* ASSIGNMENT
Extract all lines from the data beneath that include the word "scientific".

─── INPUT MATERIAL ───

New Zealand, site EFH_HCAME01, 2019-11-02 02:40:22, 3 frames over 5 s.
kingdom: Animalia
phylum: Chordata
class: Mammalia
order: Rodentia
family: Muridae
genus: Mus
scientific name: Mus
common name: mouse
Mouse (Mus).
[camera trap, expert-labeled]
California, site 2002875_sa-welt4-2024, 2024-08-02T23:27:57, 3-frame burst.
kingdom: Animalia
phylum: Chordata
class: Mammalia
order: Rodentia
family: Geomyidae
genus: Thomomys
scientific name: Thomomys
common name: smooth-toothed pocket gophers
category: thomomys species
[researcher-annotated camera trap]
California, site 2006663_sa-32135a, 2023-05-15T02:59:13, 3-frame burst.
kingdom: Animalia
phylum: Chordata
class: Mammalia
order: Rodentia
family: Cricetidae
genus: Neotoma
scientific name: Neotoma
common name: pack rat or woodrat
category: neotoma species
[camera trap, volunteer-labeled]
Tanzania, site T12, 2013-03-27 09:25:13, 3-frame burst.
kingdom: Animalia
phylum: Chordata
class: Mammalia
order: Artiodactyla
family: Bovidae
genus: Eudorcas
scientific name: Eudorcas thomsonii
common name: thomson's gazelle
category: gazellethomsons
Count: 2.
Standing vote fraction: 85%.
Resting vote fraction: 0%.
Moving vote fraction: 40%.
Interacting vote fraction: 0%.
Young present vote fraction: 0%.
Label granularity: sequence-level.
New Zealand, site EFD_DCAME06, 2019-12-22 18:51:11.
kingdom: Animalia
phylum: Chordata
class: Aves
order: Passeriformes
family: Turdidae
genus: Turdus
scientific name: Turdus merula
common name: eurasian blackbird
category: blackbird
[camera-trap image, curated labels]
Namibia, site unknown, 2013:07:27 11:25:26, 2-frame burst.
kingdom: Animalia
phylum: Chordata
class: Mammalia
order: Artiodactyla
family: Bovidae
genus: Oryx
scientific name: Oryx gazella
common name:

───

* RESPONSE AREA
scientific name: Mus
scientific name: Thomomys
scientific name: Neotoma
scientific name: Eudorcas thomsonii
scientific name: Turdus merula
scientific name: Oryx gazella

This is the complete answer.